Zu bearbeitende Aufgaben:
1 - Schreib die Zeilen der Daten zur Beschriftung von Mikroskopbildern als Markdown-Tabelle mit den Spalten „Nr.“ und „Zeileninhalt“ um, und zwar den Abschnitt vom Anfang dieser Daten bis einschließlich der Zeile mit "<instances>". Lass Leerzeilen und die Bilder weg.
2 - Führe den Spielbericht über das 1:1 zwischen dem Bonner SC und dem SC Verl nach seinem letzten Satz weiter.

Textauszug:
Trainer Guerino Capretti bewahrte öffentlich die Haltung. Doch im kleinen Kreis war ihm deutlich anzumerken, dass er nach dem 1:1 (1:0) zwischen dem Bonner SC und seinem SC Verl in der Regionalliga West ziemlich angefressen war.
Dabei deutet zunächst alles auf einen guten Nachmittag für den SPORTCLUB. Bei frühlingshaften Temperaturen starteten die Westfalen auf dem allerdings noch etwas tiefen Rasen sehr ordentlich im Sportpark Nord in Bonn. Der Gastgeber hingegen zeigte eine Leistung, die auch in der Oberliga wohl nicht zum Klassenverbleib langen würde. Vorrangig über die rechte Flanke mit Cinar Sansar und Nico Hecker rollten die Angriffswellen Richtung Bonner Kasten. Doch kamen die Flanken entweder nicht an, oder aber der Adressat brachte den Ball nicht ordentlich aufs Tor. „Da fehlte mir etwas mehr Zielstrebigkeit, auch mal mehr direkter Zug zum Tor“, bemängelte Capretti.

Zu verwendende Zeilen:
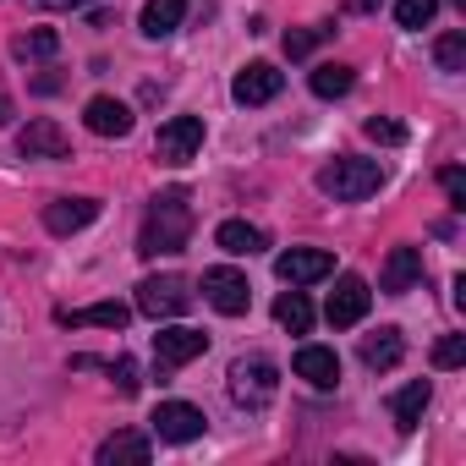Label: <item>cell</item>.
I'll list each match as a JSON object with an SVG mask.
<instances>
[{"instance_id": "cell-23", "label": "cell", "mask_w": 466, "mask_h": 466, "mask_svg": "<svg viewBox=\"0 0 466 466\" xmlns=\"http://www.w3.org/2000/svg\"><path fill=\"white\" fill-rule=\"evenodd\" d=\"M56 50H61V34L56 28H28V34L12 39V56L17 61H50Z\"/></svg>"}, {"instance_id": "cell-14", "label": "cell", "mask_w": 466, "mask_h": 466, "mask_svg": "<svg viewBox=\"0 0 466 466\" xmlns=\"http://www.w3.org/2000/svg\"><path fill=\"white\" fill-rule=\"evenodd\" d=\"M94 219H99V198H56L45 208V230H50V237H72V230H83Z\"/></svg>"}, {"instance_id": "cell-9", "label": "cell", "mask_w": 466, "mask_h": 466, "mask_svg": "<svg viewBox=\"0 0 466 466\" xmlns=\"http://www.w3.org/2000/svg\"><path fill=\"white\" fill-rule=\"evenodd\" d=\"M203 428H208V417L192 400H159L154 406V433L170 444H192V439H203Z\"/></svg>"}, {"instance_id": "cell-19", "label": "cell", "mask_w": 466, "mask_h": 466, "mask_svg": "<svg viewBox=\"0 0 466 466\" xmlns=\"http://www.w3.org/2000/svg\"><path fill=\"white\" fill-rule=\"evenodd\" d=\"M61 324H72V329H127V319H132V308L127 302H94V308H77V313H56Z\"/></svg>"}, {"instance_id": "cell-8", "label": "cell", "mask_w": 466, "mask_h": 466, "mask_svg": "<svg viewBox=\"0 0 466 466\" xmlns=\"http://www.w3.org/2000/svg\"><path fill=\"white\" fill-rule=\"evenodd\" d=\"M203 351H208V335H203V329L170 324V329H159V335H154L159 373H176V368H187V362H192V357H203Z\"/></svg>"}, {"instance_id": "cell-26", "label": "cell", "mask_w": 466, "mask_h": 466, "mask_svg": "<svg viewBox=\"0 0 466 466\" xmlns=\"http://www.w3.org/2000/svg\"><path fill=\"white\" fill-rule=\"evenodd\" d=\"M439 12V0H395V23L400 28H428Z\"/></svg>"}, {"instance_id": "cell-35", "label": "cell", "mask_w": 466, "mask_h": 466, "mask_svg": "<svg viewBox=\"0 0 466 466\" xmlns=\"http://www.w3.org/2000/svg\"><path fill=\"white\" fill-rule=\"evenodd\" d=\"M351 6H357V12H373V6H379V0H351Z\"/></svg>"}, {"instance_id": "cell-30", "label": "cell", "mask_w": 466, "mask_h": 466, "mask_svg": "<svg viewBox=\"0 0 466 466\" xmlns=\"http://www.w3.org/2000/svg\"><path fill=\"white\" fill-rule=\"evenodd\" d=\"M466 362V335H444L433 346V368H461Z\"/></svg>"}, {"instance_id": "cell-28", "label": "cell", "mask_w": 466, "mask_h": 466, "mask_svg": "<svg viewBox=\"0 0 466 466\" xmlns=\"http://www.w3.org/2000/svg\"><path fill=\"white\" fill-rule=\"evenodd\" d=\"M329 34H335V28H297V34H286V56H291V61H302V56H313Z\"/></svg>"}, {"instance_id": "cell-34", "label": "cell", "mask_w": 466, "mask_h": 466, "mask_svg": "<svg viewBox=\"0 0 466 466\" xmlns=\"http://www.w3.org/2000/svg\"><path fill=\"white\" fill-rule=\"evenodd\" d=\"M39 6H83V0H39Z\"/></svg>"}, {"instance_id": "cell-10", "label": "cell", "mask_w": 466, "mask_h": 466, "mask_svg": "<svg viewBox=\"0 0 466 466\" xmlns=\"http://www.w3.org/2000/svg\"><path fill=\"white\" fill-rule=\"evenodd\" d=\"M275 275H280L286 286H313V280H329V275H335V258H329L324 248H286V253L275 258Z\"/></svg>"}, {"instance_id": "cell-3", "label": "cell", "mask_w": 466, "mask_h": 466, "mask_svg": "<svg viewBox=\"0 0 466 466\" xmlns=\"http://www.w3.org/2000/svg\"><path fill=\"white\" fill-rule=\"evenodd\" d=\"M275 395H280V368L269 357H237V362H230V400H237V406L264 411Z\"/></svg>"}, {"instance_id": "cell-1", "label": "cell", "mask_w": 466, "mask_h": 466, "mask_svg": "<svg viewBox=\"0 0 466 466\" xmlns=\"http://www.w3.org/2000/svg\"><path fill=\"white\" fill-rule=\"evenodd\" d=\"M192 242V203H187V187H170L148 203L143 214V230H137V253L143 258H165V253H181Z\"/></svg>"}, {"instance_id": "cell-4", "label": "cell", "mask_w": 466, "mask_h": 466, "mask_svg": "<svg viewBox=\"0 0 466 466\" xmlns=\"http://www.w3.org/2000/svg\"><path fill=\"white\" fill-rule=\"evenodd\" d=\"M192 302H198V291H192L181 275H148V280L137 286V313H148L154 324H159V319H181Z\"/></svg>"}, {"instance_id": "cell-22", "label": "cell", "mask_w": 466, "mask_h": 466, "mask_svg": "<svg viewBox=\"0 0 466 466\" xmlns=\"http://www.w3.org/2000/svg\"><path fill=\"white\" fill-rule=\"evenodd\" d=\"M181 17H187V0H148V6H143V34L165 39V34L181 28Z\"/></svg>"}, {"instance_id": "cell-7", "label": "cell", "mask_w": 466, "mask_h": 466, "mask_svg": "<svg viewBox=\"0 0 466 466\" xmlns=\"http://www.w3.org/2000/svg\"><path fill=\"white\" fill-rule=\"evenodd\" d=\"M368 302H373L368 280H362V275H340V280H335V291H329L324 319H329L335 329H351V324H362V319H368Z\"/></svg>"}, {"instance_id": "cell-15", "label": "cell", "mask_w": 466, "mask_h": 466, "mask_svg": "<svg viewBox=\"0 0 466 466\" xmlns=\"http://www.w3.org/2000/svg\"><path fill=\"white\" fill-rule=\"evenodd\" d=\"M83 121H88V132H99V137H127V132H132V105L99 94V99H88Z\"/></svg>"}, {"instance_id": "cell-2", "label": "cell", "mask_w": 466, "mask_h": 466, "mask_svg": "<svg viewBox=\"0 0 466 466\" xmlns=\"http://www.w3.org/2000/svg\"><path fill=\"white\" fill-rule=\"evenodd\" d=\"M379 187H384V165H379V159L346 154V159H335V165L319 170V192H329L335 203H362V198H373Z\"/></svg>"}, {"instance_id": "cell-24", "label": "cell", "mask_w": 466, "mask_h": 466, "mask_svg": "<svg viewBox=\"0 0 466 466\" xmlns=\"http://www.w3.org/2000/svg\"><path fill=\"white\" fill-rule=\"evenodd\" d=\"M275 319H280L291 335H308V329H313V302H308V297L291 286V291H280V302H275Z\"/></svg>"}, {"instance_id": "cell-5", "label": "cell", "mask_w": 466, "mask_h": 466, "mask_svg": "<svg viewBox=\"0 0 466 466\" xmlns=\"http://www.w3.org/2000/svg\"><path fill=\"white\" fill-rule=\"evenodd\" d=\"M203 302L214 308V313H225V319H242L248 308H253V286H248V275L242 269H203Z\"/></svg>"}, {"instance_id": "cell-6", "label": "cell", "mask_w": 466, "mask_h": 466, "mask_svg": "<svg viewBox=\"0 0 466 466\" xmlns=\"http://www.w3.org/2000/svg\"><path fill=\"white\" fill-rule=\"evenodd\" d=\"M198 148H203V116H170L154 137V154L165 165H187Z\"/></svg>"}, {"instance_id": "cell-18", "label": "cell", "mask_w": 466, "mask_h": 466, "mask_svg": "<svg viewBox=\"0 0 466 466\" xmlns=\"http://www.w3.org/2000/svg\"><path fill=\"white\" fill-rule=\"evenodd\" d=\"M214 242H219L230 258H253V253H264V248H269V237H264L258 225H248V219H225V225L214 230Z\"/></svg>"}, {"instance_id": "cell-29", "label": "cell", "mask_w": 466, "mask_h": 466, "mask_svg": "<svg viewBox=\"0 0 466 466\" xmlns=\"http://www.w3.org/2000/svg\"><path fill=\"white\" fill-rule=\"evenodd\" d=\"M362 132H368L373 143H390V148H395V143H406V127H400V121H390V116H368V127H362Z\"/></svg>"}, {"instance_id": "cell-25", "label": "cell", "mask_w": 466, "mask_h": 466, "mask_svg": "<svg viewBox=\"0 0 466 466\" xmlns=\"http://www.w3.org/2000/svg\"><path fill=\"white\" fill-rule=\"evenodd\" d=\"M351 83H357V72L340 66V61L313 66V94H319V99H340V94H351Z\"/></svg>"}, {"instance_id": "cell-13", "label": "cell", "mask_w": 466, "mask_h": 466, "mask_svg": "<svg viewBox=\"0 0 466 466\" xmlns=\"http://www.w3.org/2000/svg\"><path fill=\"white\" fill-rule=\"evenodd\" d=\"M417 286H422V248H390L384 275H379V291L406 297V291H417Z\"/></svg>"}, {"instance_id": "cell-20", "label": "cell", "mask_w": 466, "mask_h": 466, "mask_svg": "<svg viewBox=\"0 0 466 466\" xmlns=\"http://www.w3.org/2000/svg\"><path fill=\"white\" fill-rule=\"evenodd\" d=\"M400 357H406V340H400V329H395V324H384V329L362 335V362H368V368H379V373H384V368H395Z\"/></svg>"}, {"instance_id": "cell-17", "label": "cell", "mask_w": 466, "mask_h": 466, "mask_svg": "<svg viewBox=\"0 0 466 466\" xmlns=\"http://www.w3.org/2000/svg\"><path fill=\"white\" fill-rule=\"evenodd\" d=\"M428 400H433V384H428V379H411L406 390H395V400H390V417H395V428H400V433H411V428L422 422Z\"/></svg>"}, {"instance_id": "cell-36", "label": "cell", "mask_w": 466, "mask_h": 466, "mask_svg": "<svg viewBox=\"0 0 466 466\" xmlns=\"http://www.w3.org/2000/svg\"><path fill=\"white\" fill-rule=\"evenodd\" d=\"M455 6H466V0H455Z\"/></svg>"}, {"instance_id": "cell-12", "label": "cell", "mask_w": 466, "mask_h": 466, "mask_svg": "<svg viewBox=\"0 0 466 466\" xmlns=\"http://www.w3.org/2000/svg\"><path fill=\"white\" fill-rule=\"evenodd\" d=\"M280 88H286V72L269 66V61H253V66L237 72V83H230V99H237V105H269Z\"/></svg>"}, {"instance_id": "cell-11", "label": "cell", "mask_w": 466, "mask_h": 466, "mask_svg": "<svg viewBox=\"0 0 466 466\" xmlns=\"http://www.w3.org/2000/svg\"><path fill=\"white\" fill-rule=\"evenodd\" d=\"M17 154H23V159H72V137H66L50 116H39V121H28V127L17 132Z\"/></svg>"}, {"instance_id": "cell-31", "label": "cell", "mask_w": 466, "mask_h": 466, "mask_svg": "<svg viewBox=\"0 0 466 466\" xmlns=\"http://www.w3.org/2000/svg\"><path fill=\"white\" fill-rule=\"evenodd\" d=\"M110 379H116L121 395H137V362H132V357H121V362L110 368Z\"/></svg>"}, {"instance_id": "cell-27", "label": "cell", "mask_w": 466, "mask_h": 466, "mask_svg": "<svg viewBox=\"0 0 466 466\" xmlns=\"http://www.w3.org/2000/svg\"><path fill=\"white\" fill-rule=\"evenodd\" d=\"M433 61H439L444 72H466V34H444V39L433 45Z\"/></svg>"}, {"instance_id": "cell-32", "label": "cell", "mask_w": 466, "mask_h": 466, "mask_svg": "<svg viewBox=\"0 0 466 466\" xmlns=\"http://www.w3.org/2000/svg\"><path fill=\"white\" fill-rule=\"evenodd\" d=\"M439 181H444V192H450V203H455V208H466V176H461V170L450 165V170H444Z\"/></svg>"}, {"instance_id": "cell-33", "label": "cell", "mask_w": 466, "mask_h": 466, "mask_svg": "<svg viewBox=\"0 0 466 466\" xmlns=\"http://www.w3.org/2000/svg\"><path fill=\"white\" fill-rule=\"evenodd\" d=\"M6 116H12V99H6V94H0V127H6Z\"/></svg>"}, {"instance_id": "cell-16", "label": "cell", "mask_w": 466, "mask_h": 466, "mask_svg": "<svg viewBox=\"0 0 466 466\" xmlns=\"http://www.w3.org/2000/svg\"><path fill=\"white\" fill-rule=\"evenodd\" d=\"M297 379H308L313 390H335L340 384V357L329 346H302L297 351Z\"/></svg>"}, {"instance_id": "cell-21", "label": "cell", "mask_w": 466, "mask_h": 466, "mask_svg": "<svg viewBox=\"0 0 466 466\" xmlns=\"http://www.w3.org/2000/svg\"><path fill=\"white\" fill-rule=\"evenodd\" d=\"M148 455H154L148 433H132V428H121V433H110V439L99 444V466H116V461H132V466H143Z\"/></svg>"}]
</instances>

Ergebnisse je Aufgabe:
1 -
| Nr. | Zeileninhalt |
|---|---|
| 1 | Label: <item>cell</item>. |
| 2 | I'll list each match as a JSON object with an SVG mask. |
| 3 | <instances> |

2 -
Regelrecht verwaist war zeitweise die Position vorne links. Zlatko Muhovic ließ sich zu häufig von dort weg ins Zentrum locken, und Daniel Schaal hatte abzusichern, um gegnerische Konter zu unterbinden. So landete manche Flanke dort im „freien Raum“.
Nicht zu verschweigen ist, dass auch Bonn in der ersten halben Stunde zu einer Chance kam. Nach einem Konter konnte Marcel Kaiser aber eine Flanke aufs Fünfmetereck völlig freistehend nicht verwerten. Ansonsten zeigte der Gastgeber nichts. Bis dann Routinier Julian Stöckner zentral an der eigenen Strafraumgrenze ein ungeschicktes Foul unterlief, das zum Freistoß führte, der das Spiel auf den Kopf stellte. Dario Schumacher verwandelte direkt über die Mauer hinweg in den Winkel zum 1:0 (30.).
Nur eine Minute später jagte Basti Müller einen Freistoß mit Brachialgewalt aus 30 Metern auf das Bonner Gehäuse. Etwas zu zentral, denn so bekam BSC-Torwart Alexander Monath gerade noch die Fäuste hoch und klärte zur Ecke. Etwas weniger zentral, und der Schuss hätte gesessen. Doch war dies zunächst das einzige deutliche Zeichen, die Partie drehen zu wollen.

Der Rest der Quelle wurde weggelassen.